In June 2013 and August 2013, she was again in charge of the summer version of Espejo público, on Antena 3. Later, in December 2013, she was again Susanna Griso's replacement in Espejo Público, where she served as presenter. At Easter 2014, she returned to the program to act as presenter for 4 days in substitution of Griso. After that, she repeated as Susanna Griso's summer substitute in Espejo público, during July and August of that year.

On September 1, 2014, it was announced her inclusion into TVE to present, alongside Roberto Leal, the new stage of España directo, in which she was in charge of presenting the social chronicle section in addition to being co-presenter of the program. On December 22, 2014, she presented on TVE, with Roberto Leal and Blanca Benlloch, the Extraordinary Christmas Draw; and on January 5, the Three Kings Parade, also with Roberto Leal on TVE.

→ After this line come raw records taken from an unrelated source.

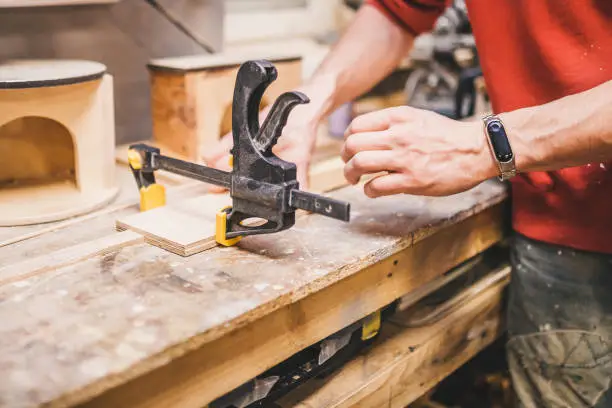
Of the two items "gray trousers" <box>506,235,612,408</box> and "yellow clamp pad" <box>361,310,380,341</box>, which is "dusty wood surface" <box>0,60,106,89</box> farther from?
"gray trousers" <box>506,235,612,408</box>

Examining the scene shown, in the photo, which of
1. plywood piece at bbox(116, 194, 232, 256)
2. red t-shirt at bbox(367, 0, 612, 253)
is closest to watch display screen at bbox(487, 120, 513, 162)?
red t-shirt at bbox(367, 0, 612, 253)

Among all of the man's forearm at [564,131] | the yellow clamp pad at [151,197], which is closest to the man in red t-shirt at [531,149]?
the man's forearm at [564,131]

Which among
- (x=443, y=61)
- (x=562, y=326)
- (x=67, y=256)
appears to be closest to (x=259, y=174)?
(x=67, y=256)

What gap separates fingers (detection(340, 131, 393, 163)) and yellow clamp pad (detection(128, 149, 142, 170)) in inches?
15.8

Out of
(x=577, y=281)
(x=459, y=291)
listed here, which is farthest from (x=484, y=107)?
(x=577, y=281)

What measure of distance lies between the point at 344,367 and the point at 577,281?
0.50 metres

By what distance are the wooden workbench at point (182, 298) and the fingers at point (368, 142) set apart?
153 millimetres

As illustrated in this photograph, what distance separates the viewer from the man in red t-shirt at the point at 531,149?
3.48 feet

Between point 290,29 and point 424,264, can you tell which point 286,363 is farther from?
point 290,29

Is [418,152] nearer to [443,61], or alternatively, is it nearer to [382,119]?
[382,119]

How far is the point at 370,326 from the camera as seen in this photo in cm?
128

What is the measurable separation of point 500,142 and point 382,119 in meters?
0.19

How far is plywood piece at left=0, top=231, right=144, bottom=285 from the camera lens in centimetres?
96

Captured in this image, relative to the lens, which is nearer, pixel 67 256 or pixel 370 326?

On May 29, 2015, she said goodbye to the audience of España directo and La suerte en tus manos due to the final stretch of her pregnancy. On September 25, 2015, she returned to present La suerte en tus manos.

Between December 23, 2015 and January 5, 2016, she took over La mañana on La 1, replacing Mariló Montero due to her Christmas vacation In summer 2016, she became one of the collaborators of Amigas y conocidas.

On December 22, 2016 she returned to present the Sorteo Extraordinario de Navidad with Roberto Leal and Blanca Benlloch for TVE; from 2017 to 2019 with the latter and Diego Burbano; and from 2020 with Blanca Benlloch.

In 2019, she worked on the TVE show +Cotas, which aired on Saturdays at 9:30 a.m.